_Excerpt provided_.
........

Figure 3 (+RPU) shows that the HE evaluation latency is largely eliminated. Overall, by performing the system-level optimization, together with the hardware accelerators HAAC and RPU, we significantly reduced the end-to-end private inference latency by 76% against the baseline. The computation overhead is inconspicuous compared to the communication, which will be resolved by developing faster bandwidth and network technology in the future.

5. RELATED WORKS

PI: Prior work has explored using HE only, which is convenient as privacy primitives are not changed (Cryptonets, 14, 38). However, these protocols cannot leverage LPHE and introduce accuracy loss via the approximation of ReLU, even with complex training (sisyphus, 11). Additionally, some prior work includes a trusted-third party, which assumes a weaker security model for higher performance (Falcon, 42, 25, 41). The machine learning community has started exploring ways to design neural networks with fewer nonlinear function, such as pruning ReLUs from the networks (SNL, 6, 20), and approximating ReLU computations for cheaper GCs implementations (Circa, 12). DELPHI (delphi, 29) and AESPA (AESPA, 32) replace ReLUs with polynomial activation functions that are processed using Beaver Triples (BeaverTriples, 1), which are cheaper in both compute and communication than GCs. However, replacing ReLUs with low-degree polynomials reduces test accuracy, especially for deeper networks (sisyphus, 11). Therefore, we only considers highly accurate ReLU-only deep learning models that are state-of-the-art.

GCs: There are other prior works to accelerate GCs with GPU (GPU_GC, 19, 9) and FPGA (Maxelerator, 18, 17, 7, 39). We note that prior work uses the less secure fixed-key GCs setup (Half_Gate_rekey, 15), or uses SHA-1 instead of AES, which is simpler and less secure (GC_FPGA_Overlay, 7). Moreover, most prior work uses small benchmarks that do not stress off-chip bandwidth, which is one of HAAC’s primary contributions. The uniqueness in HAAC when comparing against prior work is that HAAC considers parallel processing and pipelining at the same time, and also optimizes for off-chip communication. To the best of our knowledge, HAAC is the first ASIC GCs accelerator. HAAC outperforms all prior accelerator and GPU works as shown in the paper (HAAC, 30).

HE: Several accelerators have been developed to improve the performance of HE primitives. F1 (F1_2021, 37) designs specialized functional units to accelerate primitive computations, such as NTT. However, F1 has a maximum polynomial degree support of only 16K, whereas RPU has no such limitations. More recent HE accelerators such as CraterLake (Craterlake, 38), BTS (BTS, 23), and ARK (ARK, 22) target high multiplicative depth applications, but require large on-chip memories, e.g., 256MB for Craterlake. Craterlake supports up to 64K polynomial degree. However, to support 128K ciphertext, the hardware needs modifications, which results in an additional area of 27.4 $mm^{2}$ , making it larger than RPU. Unlike Craterlake, RPU is flexible to support larger polynomials without hardware changes.

........

_Data excerpt_.
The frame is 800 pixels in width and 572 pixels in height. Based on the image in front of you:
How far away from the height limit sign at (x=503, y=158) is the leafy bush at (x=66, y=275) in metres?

........

_Written exercise_. Continue the text on hardware acceleration for private neural-network inference, beginning right after its final sentence about RPU supporting larger polynomials.

_The response_.
6. DISCUSSION AND CONCLUSION

This paper presents solutions for improving privacy and security via PPCs. The characterization identifies the need to completely redesign computing stacks from algorithms to storage, in order to enable practical private inference. Point solutions are presented to demonstrate how well custom hardware can perform in overcoming many of the computational overheads leveraging classic architectural mechanisms: vectors (RPU) and VLIW (HAAC). We conclude with a discussion of three predictions about what the future of PPC and systems for PPC will look like.

First, after rigorously studying private inference for multiple years, we feel hybrid protocols will be most valuable. All PPC technologies (e.g., HE, GCs, SS, and OT) have strengths and critical weaknesses. By effectively combining them and tailoring their use to workloads and threat models, one can often leverage their strengths while overcoming their weaknesses. A prime example is ReLU and HE. HE is a necessity for computing linear layers in ML, whether used directly online to process inputs or offline to compute secrets for SS. However, popular integer/fixed-point schemes amenable for linear layer processing are not capable of processing non-linear functions. Thus, HE can be combined with GCs to properly execute ReLU and preserve network accuracy. We hope it inspires the community to consider accelerators beyond HE.

Second, through understanding the degree of slowdown at all aspects of a system–compute, communication, and storage–it is clear that the problem exceeds beyond custom hardware. Hardware accelerators are certainly a necessity for overcoming the computational slowdowns in PPCs like GCs and HE, but are not alone sufficient. To truly realize real-time private inference systems will need to leverage extremely dense storage technologies on the client device. Communication between client and cloud will have to take place over the highest bandwidth wireless protocols offering the most bandwidth, e.g., up to 100 Gbps (ted2019wireless, 34, 35). Finally, even this may not be enough, and we need to re-think how we express problems as programs. Looking again at PI, this can be seen in the need to re-think neural architectures to minimize ReLU counts, also known as the ReLU budget (CryptoNAS, 13). Prior work has shown promising solutions that other application domains can learn from (Sphynx, 5, 6, 13, 20).

Finally, we feel PPCs are the perfect application of co-design techniques. In PPCs, all program behavior and information is known at compile time, i.e., programs are data oblivious. This provides the compiler an ideal view of execution, and the opportunity to schedule computations and data movement just as well as any dynamic hardware. This is likely important, and we feel PPC accelerators need to be programmable and software driven. The protocols will continue to evolve, and new applications will continually be ported. An ISA can solve these issues. At the same time, the performance and efficiency problems of ISAs for general-purpose computing can largely be overcome. By pushing all scheduling to the compiler (VLIW), leveraging highly decoupled pipelines (DAE), and classic parallel computing techniques (vectors), we believe the efficiency and performance of ASICs can be achieved without over-fitting hardware to a particular implementation.

Acknowledgements.

We acknowledge support from the ADA Research Center, SRC and DARPA. Additionally, this research was under the DPRIVE program, contract HR0011-21-9-0003. The views expressed are those of the authors and do not necessarily reflect those of the sponsors.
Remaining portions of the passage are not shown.